◆ Stored data ◆

____________________

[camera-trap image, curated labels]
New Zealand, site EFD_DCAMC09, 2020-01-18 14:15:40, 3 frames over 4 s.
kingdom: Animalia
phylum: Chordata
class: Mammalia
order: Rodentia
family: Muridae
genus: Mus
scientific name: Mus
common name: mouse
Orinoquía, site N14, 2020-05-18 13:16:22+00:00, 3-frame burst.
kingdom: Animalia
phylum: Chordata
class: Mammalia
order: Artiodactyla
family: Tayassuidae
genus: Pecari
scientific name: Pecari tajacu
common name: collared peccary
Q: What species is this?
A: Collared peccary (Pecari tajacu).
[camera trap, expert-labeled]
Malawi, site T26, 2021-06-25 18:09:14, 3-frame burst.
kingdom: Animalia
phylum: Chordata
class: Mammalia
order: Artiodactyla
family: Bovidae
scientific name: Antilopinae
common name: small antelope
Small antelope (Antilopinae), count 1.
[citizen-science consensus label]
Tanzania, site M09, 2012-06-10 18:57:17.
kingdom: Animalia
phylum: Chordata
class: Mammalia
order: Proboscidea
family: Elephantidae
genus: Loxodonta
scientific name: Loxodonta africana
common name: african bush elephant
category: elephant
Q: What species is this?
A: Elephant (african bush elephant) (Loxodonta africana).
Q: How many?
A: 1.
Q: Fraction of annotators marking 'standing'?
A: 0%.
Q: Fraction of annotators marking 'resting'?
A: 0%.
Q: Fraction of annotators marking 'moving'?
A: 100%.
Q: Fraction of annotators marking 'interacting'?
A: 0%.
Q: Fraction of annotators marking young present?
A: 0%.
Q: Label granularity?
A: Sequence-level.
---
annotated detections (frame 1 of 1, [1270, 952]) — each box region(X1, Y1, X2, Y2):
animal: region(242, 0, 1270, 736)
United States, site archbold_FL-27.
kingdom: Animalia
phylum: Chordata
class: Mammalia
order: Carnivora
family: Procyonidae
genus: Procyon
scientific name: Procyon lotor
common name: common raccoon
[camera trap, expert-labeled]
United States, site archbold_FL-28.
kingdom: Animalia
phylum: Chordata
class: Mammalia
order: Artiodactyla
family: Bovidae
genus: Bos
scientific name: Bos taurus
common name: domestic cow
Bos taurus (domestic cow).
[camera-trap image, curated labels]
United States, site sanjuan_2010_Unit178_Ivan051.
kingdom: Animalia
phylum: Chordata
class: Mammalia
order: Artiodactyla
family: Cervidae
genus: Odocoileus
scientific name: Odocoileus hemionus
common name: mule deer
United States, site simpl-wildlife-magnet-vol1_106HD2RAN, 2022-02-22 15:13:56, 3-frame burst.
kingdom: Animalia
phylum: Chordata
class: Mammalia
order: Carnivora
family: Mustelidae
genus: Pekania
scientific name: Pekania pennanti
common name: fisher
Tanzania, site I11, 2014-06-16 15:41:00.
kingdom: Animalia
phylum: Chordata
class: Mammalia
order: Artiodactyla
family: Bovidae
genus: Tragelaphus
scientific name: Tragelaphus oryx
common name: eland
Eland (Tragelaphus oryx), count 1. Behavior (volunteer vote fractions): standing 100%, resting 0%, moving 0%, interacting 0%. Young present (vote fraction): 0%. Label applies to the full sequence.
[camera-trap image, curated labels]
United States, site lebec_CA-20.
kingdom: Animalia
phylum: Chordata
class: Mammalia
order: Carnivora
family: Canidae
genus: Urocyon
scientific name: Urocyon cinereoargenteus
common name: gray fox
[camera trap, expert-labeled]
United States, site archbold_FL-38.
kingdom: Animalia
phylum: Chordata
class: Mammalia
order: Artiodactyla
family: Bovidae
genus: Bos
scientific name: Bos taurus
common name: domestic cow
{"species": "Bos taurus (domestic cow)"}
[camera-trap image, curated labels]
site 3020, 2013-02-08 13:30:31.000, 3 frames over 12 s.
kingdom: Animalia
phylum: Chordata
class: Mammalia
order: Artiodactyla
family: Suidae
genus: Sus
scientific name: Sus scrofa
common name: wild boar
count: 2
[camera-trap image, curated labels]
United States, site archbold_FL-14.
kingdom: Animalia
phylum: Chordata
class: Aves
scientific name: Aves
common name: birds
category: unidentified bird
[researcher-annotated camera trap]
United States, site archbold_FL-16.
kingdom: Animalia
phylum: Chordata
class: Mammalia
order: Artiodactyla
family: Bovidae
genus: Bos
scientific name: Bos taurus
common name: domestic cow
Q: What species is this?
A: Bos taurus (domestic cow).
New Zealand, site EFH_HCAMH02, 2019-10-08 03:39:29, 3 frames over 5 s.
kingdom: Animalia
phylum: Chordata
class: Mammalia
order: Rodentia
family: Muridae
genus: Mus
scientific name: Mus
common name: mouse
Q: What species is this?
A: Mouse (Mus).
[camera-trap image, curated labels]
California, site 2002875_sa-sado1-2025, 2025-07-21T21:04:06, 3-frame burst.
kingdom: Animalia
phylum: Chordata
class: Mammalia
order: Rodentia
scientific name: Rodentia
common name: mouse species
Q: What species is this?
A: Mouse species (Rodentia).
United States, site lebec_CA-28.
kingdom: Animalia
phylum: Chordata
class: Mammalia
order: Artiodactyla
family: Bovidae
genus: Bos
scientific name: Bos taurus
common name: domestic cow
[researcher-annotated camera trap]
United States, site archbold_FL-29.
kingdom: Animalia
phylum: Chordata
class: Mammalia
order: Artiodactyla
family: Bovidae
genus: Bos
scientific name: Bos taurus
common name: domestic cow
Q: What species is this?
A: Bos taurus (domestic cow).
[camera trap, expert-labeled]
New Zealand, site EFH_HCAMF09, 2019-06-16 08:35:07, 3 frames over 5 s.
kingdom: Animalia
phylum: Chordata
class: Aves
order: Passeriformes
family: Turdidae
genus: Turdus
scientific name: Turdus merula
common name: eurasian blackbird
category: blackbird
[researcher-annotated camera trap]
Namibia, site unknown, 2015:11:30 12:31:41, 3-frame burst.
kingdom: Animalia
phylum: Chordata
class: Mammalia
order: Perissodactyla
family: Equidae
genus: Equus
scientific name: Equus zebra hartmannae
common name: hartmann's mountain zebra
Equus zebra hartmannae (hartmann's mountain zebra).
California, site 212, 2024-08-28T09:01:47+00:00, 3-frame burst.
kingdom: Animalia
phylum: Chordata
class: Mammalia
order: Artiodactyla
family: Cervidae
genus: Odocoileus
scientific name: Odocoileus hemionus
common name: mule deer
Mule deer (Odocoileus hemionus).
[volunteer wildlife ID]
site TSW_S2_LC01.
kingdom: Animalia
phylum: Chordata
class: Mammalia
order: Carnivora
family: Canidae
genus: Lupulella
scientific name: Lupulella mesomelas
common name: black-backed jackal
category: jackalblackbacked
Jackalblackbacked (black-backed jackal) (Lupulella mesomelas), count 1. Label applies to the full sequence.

____________________

◆ Directions ◆
Nothing in the records may change; output all of them exactly.

◆ Result of the task ◆
[camera-trap image, curated labels]
New Zealand, site EFD_DCAMC09, 2020-01-18 14:15:40, 3 frames over 4 s.
kingdom: Animalia
phylum: Chordata
class: Mammalia
order: Rodentia
family: Muridae
genus: Mus
scientific name: Mus
common name: mouse
Orinoquía, site N14, 2020-05-18 13:16:22+00:00, 3-frame burst.
kingdom: Animalia
phylum: Chordata
class: Mammalia
order: Artiodactyla
family: Tayassuidae
genus: Pecari
scientific name: Pecari tajacu
common name: collared peccary
Q: What species is this?
A: Collared peccary (Pecari tajacu).
[camera trap, expert-labeled]
Malawi, site T26, 2021-06-25 18:09:14, 3-frame burst.
kingdom: Animalia
phylum: Chordata
class: Mammalia
order: Artiodactyla
family: Bovidae
scientific name: Antilopinae
common name: small antelope
Small antelope (Antilopinae), count 1.
[citizen-science consensus label]
Tanzania, site M09, 2012-06-10 18:57:17.
kingdom: Animalia
phylum: Chordata
class: Mammalia
order: Proboscidea
family: Elephantidae
genus: Loxodonta
scientific name: Loxodonta africana
common name: african bush elephant
category: elephant
Q: What species is this?
A: Elephant (african bush elephant) (Loxodonta africana).
Q: How many?
A: 1.
Q: Fraction of annotators marking 'standing'?
A: 0%.
Q: Fraction of annotators marking 'resting'?
A: 0%.
Q: Fraction of annotators marking 'moving'?
A: 100%.
Q: Fraction of annotators marking 'interacting'?
A: 0%.
Q: Fraction of annotators marking young present?
A: 0%.
Q: Label granularity?
A: Sequence-level.
---
annotated detections (frame 1 of 1, [1270, 952]) — each box region(X1, Y1, X2, Y2):
animal: region(242, 0, 1270, 736)
United States, site archbold_FL-27.
kingdom: Animalia
phylum: Chordata
class: Mammalia
order: Carnivora
family: Procyonidae
genus: Procyon
scientific name: Procyon lotor
common name: common raccoon
[camera trap, expert-labeled]
United States, site archbold_FL-28.
kingdom: Animalia
phylum: Chordata
class: Mammalia
order: Artiodactyla
family: Bovidae
genus: Bos
scientific name: Bos taurus
common name: domestic cow
Bos taurus (domestic cow).
[camera-trap image, curated labels]
United States, site sanjuan_2010_Unit178_Ivan051.
kingdom: Animalia
phylum: Chordata
class: Mammalia
order: Artiodactyla
family: Cervidae
genus: Odocoileus
scientific name: Odocoileus hemionus
common name: mule deer
United States, site simpl-wildlife-magnet-vol1_106HD2RAN, 2022-02-22 15:13:56, 3-frame burst.
kingdom: Animalia
phylum: Chordata
class: Mammalia
order: Carnivora
family: Mustelidae
genus: Pekania
scientific name: Pekania pennanti
common name: fisher
Tanzania, site I11, 2014-06-16 15:41:00.
kingdom: Animalia
phylum: Chordata
class: Mammalia
order: Artiodactyla
family: Bovidae
genus: Tragelaphus
scientific name: Tragelaphus oryx
common name: eland
Eland (Tragelaphus oryx), count 1. Behavior (volunteer vote fractions): standing 100%, resting 0%, moving 0%, interacting 0%. Young present (vote fraction): 0%. Label applies to the full sequence.
[camera-trap image, curated labels]
United States, site lebec_CA-20.
kingdom: Animalia
phylum: Chordata
class: Mammalia
order: Carnivora
family: Canidae
genus: Urocyon
scientific name: Urocyon cinereoargenteus
common name: gray fox
[camera trap, expert-labeled]
United States, site archbold_FL-38.
kingdom: Animalia
phylum: Chordata
class: Mammalia
order: Artiodactyla
family: Bovidae
genus: Bos
scientific name: Bos taurus
common name: domestic cow
{"species": "Bos taurus (domestic cow)"}
[camera-trap image, curated labels]
site 3020, 2013-02-08 13:30:31.000, 3 frames over 12 s.
kingdom: Animalia
phylum: Chordata
class: Mammalia
order: Artiodactyla
family: Suidae
genus: Sus
scientific name: Sus scrofa
common name: wild boar
count: 2
[camera-trap image, curated labels]
United States, site archbold_FL-14.
kingdom: Animalia
phylum: Chordata
class: Aves
scientific name: Aves
common name: birds
category: unidentified bird
[researcher-annotated camera trap]
United States, site archbold_FL-16.
kingdom: Animalia
phylum: Chordata
class: Mammalia
order: Artiodactyla
family: Bovidae
genus: Bos
scientific name: Bos taurus
common name: domestic cow
Q: What species is this?
A: Bos taurus (domestic cow).
New Zealand, site EFH_HCAMH02, 2019-10-08 03:39:29, 3 frames over 5 s.
kingdom: Animalia
phylum: Chordata
class: Mammalia
order: Rodentia
family: Muridae
genus: Mus
scientific name: Mus
common name: mouse
Q: What species is this?
A: Mouse (Mus).
[camera-trap image, curated labels]
California, site 2002875_sa-sado1-2025, 2025-07-21T21:04:06, 3-frame burst.
kingdom: Animalia
phylum: Chordata
class: Mammalia
order: Rodentia
scientific name: Rodentia
common name: mouse species
Q: What species is this?
A: Mouse species (Rodentia).
United States, site lebec_CA-28.
kingdom: Animalia
phylum: Chordata
class: Mammalia
order: Artiodactyla
family: Bovidae
genus: Bos
scientific name: Bos taurus
common name: domestic cow
[researcher-annotated camera trap]
United States, site archbold_FL-29.
kingdom: Animalia
phylum: Chordata
class: Mammalia
order: Artiodactyla
family: Bovidae
genus: Bos
scientific name: Bos taurus
common name: domestic cow
Q: What species is this?
A: Bos taurus (domestic cow).
[camera trap, expert-labeled]
New Zealand, site EFH_HCAMF09, 2019-06-16 08:35:07, 3 frames over 5 s.
kingdom: Animalia
phylum: Chordata
class: Aves
order: Passeriformes
family: Turdidae
genus: Turdus
scientific name: Turdus merula
common name: eurasian blackbird
category: blackbird
[researcher-annotated camera trap]
Namibia, site unknown, 2015:11:30 12:31:41, 3-frame burst.
kingdom: Animalia
phylum: Chordata
class: Mammalia
order: Perissodactyla
family: Equidae
genus: Equus
scientific name: Equus zebra hartmannae
common name: hartmann's mountain zebra
Equus zebra hartmannae (hartmann's mountain zebra).
California, site 212, 2024-08-28T09:01:47+00:00, 3-frame burst.
kingdom: Animalia
phylum: Chordata
class: Mammalia
order: Artiodactyla
family: Cervidae
genus: Odocoileus
scientific name: Odocoileus hemionus
common name: mule deer
Mule deer (Odocoileus hemionus).
[volunteer wildlife ID]
site TSW_S2_LC01.
kingdom: Animalia
phylum: Chordata
class: Mammalia
order: Carnivora
family: Canidae
genus: Lupulella
scientific name: Lupulella mesomelas
common name: black-backed jackal
category: jackalblackbacked
Jackalblackbacked (black-backed jackal) (Lupulella mesomelas), count 1. Label applies to the full sequence.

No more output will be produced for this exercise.